TEXTO PROPORCIONADO =>
======

Observando con cuidado el actual paisaje humano se llega a la conclusión de que nos movemos en aguas moralmente fangosas al carecer del elemento espiritual que actuaba, bien que mal, como fiscal o estímulo purificador. Sin la prevalencia del espíritu son vanos todos los intentos de libertad o de democracia que tratan de encubrir las actuaciones escandalosas de una economía cínica e íntimamente desnuda de valores. Una sociedad como la presente nos plantea como remedio de tantos males el árido y complejo materialismo actual, que fabrica con admirable ostentación individuos abandonados por completo a sí mismos. Seres amojamados para una aventura que carece de hoja de ruta y de destino y que plantea una existencia sin ningún tipo de justificación.

Quiero subrayar que no estoy hablando de una espiritualidad disuelta en imaginaciones que desbordan el mundo real hasta secar las raíces del árbol existencial del ser humano.

En una visión simple del problema: hablo de la espiritualidad como sustancia que genera o conserva lo colectivo como el único ámbito que contiene el ADN de la decencia para salvaguardar la gran herencia del mundo, la vida heredada o heredable. Pienso en un espíritu que anime y proteja lo material y lo haga soporte de un ser destinado a ennoblecer la multitud como portadora de la igualdad y la fraternidad. Cuando uno habla del materialismo hay que resguardarlo con sumo cuidado de cualquier degradación presuntamente filosófica. La revolución se hace siempre con el espíritu, que no es una simple sobreestructura soñada por la imaginación sino el marcapasos salvífico de la verdadera acción.

======

ENCARGO 1 => Reescribe en forma de lista el párrafo del texto sobre espiritualidad y materialismo que empieza con "En una visión simple del problema", conservando sus ideas principales.
ENCARGO 2 => Prosigue el texto sobre espiritualidad y materialismo a partir de su última oración.
Para resolver las tareas no hacen falta las líneas.

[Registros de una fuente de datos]
======

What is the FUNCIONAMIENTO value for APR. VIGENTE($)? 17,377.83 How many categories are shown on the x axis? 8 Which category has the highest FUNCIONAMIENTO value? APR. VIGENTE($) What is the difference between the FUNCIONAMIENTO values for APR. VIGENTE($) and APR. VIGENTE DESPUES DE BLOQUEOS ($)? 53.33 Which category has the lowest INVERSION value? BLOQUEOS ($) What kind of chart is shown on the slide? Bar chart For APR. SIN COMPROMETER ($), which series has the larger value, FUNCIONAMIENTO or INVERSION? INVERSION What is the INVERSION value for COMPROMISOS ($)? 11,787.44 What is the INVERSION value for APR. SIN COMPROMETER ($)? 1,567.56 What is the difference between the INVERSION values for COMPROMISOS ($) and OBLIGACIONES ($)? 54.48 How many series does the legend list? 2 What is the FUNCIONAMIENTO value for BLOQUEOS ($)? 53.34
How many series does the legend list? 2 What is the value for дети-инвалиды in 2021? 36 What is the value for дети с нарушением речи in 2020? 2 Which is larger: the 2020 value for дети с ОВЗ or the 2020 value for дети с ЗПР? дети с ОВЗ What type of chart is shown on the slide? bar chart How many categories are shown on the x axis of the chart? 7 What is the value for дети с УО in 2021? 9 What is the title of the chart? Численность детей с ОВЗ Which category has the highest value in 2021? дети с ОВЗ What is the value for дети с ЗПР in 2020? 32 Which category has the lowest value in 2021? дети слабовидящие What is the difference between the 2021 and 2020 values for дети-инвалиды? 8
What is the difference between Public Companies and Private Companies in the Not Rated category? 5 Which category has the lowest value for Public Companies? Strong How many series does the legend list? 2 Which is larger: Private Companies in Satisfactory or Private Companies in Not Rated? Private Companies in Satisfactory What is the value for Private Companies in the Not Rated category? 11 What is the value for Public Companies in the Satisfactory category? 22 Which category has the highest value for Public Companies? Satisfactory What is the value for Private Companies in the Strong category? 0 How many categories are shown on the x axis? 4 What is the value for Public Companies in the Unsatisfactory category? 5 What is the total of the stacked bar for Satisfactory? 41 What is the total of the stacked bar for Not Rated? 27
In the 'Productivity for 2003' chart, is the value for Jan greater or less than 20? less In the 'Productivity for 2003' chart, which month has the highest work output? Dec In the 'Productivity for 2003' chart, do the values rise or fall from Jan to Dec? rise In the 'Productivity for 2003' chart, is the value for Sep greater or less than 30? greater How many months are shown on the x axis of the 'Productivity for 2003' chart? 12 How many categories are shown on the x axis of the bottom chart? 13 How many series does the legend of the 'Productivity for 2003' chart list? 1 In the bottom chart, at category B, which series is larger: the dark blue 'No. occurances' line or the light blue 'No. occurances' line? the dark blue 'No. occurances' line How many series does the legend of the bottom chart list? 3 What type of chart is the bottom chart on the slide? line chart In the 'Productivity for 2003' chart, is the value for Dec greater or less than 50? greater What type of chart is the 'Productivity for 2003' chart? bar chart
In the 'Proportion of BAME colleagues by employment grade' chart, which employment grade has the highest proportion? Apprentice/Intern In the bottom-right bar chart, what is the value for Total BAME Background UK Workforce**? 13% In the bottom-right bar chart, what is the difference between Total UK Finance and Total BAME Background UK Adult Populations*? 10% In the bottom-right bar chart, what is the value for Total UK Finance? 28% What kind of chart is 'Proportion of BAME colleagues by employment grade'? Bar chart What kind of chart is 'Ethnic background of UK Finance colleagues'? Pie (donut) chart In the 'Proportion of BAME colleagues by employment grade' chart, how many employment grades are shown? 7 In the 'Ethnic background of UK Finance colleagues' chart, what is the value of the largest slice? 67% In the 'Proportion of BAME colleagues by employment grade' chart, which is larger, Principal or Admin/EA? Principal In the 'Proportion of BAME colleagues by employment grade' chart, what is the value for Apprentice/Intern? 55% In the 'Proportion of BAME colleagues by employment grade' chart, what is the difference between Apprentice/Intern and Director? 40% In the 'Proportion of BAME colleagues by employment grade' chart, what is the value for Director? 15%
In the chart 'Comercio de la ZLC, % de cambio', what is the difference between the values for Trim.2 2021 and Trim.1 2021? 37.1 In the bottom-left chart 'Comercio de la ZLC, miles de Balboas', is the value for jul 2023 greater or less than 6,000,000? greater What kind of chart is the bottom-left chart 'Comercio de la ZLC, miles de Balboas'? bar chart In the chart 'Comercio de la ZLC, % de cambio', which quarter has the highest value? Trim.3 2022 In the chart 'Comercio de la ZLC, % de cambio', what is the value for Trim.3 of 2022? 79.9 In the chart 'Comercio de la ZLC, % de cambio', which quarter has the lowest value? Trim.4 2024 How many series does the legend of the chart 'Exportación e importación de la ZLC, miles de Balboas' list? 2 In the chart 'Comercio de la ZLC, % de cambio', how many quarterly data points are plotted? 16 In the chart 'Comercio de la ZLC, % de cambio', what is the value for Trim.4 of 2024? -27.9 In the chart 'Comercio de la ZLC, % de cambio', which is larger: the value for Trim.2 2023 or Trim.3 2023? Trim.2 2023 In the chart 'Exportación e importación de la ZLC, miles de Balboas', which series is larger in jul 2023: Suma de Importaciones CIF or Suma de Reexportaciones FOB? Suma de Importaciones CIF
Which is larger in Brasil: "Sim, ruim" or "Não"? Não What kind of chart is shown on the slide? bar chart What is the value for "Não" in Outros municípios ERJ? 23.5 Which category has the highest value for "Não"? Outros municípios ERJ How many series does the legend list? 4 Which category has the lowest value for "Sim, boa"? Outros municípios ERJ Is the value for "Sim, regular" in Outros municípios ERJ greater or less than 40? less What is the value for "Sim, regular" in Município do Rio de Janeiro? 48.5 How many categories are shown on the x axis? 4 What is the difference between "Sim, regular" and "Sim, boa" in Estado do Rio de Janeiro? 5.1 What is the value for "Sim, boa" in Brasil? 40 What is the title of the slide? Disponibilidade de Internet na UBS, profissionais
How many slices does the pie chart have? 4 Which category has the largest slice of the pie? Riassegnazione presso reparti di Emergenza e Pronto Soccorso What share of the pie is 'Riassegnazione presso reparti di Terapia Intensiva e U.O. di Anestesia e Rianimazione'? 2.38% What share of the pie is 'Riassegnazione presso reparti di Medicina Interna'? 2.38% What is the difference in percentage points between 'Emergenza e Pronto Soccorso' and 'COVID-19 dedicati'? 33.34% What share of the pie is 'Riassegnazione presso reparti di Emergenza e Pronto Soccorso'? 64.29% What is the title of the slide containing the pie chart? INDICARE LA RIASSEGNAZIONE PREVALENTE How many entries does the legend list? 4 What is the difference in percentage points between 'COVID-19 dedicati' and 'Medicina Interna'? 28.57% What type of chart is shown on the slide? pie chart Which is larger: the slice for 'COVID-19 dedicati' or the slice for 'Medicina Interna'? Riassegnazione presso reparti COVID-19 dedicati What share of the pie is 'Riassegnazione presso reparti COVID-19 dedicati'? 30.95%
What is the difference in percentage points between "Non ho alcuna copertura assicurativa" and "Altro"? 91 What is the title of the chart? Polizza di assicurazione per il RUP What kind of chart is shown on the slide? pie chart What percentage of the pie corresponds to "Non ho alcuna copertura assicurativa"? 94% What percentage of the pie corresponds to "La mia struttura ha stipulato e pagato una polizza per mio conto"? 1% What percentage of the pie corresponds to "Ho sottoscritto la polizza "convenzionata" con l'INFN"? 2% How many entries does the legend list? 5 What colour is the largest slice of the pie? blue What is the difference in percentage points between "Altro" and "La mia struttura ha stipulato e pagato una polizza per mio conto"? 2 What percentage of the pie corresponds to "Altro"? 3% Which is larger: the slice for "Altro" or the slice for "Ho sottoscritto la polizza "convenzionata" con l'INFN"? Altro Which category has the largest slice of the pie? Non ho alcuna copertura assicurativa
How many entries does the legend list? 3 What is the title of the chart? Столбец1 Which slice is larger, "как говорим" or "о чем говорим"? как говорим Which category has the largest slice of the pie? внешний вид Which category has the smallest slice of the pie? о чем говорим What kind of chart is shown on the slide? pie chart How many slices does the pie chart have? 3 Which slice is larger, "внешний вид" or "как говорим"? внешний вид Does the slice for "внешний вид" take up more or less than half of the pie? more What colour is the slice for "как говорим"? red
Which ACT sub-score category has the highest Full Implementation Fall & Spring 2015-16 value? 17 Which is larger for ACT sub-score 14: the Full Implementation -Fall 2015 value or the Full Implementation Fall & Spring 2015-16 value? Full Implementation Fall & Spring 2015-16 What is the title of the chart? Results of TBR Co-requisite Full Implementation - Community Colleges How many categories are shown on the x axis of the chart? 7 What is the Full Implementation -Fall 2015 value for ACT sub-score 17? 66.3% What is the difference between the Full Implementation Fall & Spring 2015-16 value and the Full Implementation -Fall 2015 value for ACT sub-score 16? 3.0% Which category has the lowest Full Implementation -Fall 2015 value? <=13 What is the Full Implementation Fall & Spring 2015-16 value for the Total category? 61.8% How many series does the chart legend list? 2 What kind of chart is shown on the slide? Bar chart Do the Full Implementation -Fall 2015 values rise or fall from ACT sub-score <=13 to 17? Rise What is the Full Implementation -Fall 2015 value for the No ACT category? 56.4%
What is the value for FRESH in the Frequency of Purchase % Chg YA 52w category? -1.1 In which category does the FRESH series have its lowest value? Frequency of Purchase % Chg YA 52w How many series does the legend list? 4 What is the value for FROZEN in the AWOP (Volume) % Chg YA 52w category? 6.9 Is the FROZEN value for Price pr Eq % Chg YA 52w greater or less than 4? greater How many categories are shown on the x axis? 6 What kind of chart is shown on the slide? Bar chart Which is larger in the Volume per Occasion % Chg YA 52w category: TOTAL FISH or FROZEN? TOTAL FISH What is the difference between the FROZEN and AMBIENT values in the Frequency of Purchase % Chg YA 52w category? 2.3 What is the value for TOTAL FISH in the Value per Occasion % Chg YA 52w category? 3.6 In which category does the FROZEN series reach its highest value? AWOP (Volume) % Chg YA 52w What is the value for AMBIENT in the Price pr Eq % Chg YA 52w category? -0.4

======

RESULTADO ESPERADO 1 =>
- La espiritualidad se entiende como sustancia que genera o conserva lo colectivo, único ámbito que contiene el ADN de la decencia para salvaguardar la herencia del mundo: la vida heredada o heredable.
- Se piensa en un espíritu que anime y proteja lo material y lo convierta en soporte de un ser destinado a ennoblecer la multitud, portadora de la igualdad y la fraternidad.
- Al hablar del materialismo hay que resguardarlo con sumo cuidado de cualquier degradación presuntamente filosófica.
- La revolución se hace siempre con el espíritu, que no es una sobreestructura soñada por la imaginación, sino el marcapasos salvífico de la verdadera acción.

RESULTADO ESPERADO 2 =>
Ni reformismo falsario –nada gana lo inicuo, y sí corremos el riesgo de empeorarlo, si se le añade una supuesta reforma–, ni progresismo preñado de contabilidad intervenida. Cuando un modelo de sociedad se agota debe darse paso a un modelo distinto, repleto de esperanza, si se pretende reavivar la sociedad adormecida. En estos últimos días he sentido la náusea que produce ese reformismo en que coinciden los Sres. Aznar y González cuando parecen renovar la oferta satánica de «todo esto que ves te daré si, postrado ante mí, me adoras». ¡Carajo con los catequistas! Hasta a San Mateo, recaudador de impuestos –hacienda somos todos–, debemos aprovechar en la izquierda para entrar con un mínimo de eficacia en Davos. Marx difícilmente puede llegar a la ciudad suiza tal como ha dejado el asunto el eurocomunismo.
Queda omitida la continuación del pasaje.